**Job**
Begin at the line below that contains "Given the photo, is". Repeat it and all remaining lines of the records exactly.
========================================
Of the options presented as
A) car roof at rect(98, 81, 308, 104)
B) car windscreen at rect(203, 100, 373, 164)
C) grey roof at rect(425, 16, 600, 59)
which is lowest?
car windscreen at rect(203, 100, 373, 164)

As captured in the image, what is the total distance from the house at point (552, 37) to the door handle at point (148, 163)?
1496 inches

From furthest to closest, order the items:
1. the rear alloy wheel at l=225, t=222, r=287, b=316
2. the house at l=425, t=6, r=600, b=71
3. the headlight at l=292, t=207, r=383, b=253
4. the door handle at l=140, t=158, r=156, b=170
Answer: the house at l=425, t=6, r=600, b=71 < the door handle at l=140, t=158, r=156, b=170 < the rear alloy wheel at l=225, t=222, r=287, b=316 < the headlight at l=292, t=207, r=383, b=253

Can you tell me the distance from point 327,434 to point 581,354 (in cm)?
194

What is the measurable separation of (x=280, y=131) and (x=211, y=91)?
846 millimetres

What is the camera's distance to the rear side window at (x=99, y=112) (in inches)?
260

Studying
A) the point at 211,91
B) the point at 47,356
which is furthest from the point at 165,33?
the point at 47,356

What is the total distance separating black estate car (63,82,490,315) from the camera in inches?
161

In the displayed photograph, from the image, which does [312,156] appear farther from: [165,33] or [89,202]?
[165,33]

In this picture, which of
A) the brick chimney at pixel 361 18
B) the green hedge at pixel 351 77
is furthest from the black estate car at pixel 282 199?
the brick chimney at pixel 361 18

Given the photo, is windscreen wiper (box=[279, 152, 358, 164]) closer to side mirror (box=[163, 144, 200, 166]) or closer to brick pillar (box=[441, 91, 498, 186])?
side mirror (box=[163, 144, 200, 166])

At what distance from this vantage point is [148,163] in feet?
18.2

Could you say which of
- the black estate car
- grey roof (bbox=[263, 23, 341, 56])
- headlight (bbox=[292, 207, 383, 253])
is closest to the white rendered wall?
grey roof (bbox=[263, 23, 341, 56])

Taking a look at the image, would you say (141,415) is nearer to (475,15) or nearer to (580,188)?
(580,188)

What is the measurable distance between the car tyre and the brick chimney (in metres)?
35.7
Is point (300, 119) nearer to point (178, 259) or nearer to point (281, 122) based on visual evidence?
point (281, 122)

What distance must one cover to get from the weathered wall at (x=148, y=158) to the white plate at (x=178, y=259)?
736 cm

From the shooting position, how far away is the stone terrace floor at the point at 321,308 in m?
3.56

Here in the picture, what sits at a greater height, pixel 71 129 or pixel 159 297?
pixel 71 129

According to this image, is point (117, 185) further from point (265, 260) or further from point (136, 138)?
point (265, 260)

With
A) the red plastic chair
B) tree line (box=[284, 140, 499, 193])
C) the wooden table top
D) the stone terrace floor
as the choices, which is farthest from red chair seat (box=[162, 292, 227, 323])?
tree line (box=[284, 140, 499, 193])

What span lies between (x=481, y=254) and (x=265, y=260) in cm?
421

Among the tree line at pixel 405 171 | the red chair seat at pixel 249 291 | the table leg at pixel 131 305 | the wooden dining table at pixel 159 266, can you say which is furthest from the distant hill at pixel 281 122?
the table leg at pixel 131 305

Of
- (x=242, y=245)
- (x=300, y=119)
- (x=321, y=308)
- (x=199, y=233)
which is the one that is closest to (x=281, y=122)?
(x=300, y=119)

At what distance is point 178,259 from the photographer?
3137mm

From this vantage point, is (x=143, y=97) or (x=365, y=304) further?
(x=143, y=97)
========================================
**Written response**
Given the photo, is windscreen wiper (box=[279, 152, 358, 164]) closer to side mirror (box=[163, 144, 200, 166]) or closer to brick pillar (box=[441, 91, 498, 186])?
side mirror (box=[163, 144, 200, 166])

At what distance from this vantage point is [148,163] in feet?
18.2

Could you say which of
- the black estate car
- grey roof (bbox=[263, 23, 341, 56])
- headlight (bbox=[292, 207, 383, 253])
is closest to the white rendered wall?
grey roof (bbox=[263, 23, 341, 56])

Taking a look at the image, would you say (141,415) is nearer to (475,15) or nearer to (580,188)?
(580,188)

What is the measurable distance between the car tyre and the brick chimney (in metres)?
35.7
Is point (300, 119) nearer to point (178, 259) or nearer to point (281, 122) based on visual evidence?
point (281, 122)

What distance must one cover to get from the weathered wall at (x=148, y=158) to the white plate at (x=178, y=259)?
736 cm

From the shooting position, how far away is the stone terrace floor at the point at 321,308 in m?
3.56

Here in the picture, what sits at a greater height, pixel 71 129 or pixel 159 297?
pixel 71 129

According to this image, is point (117, 185) further from point (265, 260) or further from point (136, 138)?
point (265, 260)

With
A) the red plastic chair
B) tree line (box=[284, 140, 499, 193])
C) the wooden table top
D) the stone terrace floor
as the choices, which is farthest from red chair seat (box=[162, 292, 227, 323])?
tree line (box=[284, 140, 499, 193])

What span lies between (x=481, y=254) and (x=265, y=260) in cm?
421

Among the tree line at pixel 405 171 | the red chair seat at pixel 249 291 | the table leg at pixel 131 305 | the wooden dining table at pixel 159 266, can you say which is furthest from the distant hill at pixel 281 122?
the table leg at pixel 131 305

Of
- (x=242, y=245)
- (x=300, y=119)
- (x=321, y=308)
- (x=199, y=233)
which is the one that is closest to (x=281, y=122)?
(x=300, y=119)

At what distance is point 178,259 from the photographer?
3137mm

From this vantage point, is (x=143, y=97) or (x=365, y=304) further?
(x=143, y=97)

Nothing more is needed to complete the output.